The filament runout sensor is fiddly. There is too much unconstrained room between the housing and the micro switch. It's not a big deal, but it can take a few tries to get the filament though.
I'm just not a Cura fan. I got a couple usable prints with it and the provided profiles, but I don't like the way it slices some things and I experienced some nozzle dragging. After some searching, I saw lots of workarounds for the nozzle dragging. I've also had that same dragging issue with the default Prusa i3 MK3S profile. Cura also seems to treat some CAD union objects exported to STL as zero-gap separate objects when slicing. So I prefer PrusaSlicer because I'm more familiar, I haven't seen any nozzle dragging, and STL objects are sliced the way I expect.
Some searching led me to two starting points:
Many thanks to these folks for posting. These are a great starting point, and very much appreciated, but not quite what I was looking for. I'd really like to see the printer, filament, and print oriented configuration that PrusaSlicer is designed around. I don't like to print flat out or slow silent all the time. I'd like a variety of print profiles. Different filaments have different volumetric flow rates and retraction requirements, so a variety of filament profiles for the V400 hotend and extruder would be nice too.
Work is still in progress, but here is my starting point. The flsun_v400_prusaslicer_20230418.zip contains 3 .ini files, which can be dropped into the PrusaSlider configuration printer, print, and filament directories. This is very slow by default and I've been manually tweaking speeds and accelerations for testing. It will be a good amount of work to come up with a good set of profiles.
I really like the belt tensioner mechanism. It's designed for constant set tension and it's designed to prevent over-tension. The description in the instructions is pretty difficult to understand, but it makes sense as soon as you turn it around and see it.

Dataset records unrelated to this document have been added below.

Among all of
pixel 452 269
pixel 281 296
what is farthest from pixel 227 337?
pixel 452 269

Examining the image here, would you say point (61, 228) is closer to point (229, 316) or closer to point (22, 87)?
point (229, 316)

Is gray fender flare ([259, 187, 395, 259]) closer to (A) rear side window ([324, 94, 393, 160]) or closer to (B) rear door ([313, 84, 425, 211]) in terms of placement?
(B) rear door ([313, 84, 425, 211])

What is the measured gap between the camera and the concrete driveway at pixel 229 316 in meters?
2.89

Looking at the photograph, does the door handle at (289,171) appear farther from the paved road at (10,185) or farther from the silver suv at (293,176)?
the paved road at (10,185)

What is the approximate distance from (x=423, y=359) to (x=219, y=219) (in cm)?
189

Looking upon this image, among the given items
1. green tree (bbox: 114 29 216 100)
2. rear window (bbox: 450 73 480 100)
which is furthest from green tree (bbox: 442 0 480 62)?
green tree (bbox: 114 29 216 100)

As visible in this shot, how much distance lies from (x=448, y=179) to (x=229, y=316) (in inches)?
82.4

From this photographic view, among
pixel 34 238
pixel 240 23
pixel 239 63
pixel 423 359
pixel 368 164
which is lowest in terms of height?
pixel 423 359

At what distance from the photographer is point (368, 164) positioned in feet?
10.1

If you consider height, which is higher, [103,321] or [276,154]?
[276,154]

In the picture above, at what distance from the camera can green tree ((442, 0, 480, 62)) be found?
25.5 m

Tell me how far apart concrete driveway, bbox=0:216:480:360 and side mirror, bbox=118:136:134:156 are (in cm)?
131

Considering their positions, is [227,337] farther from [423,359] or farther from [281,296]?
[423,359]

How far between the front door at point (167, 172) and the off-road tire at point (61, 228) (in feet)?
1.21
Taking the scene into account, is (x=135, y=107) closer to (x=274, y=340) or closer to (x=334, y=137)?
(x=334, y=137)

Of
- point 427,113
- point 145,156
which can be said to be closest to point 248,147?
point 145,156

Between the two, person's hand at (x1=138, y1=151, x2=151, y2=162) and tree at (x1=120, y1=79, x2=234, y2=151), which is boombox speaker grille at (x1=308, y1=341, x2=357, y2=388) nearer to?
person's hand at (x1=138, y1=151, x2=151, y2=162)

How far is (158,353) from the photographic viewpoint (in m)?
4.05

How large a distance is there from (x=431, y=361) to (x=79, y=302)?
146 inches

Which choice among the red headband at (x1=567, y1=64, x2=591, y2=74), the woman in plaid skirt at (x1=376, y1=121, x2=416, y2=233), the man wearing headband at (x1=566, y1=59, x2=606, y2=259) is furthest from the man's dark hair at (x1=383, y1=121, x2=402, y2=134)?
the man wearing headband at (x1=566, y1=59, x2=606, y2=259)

With the idler block loose and the tensioner block fixed, tightening the knob pulls on the idler and puts more tension on the spring. When the knob bottoms out on the tensioner block, spring pressure cannot be increased any futher and belt tension is set. Then the idler can be tightened to prevent movement.
I used the Android Spectroid app to measure the freshly-tensioned belt frequencies over multiple plucks. They were fairly close at 59Hz, 64Hz, and 70Hz. They could be fine tuned by loosening the high frequencies or washer shimming the spring for the low frequencies. I should note you should only expect identical frequencies with identical belt lengths, carriage/gantry position, etc.
I wasn't a big fan of the detached Speeder Pad stand, so I made a mount for it. The clamp uses two M4 screws and it allows for different horizontal angles.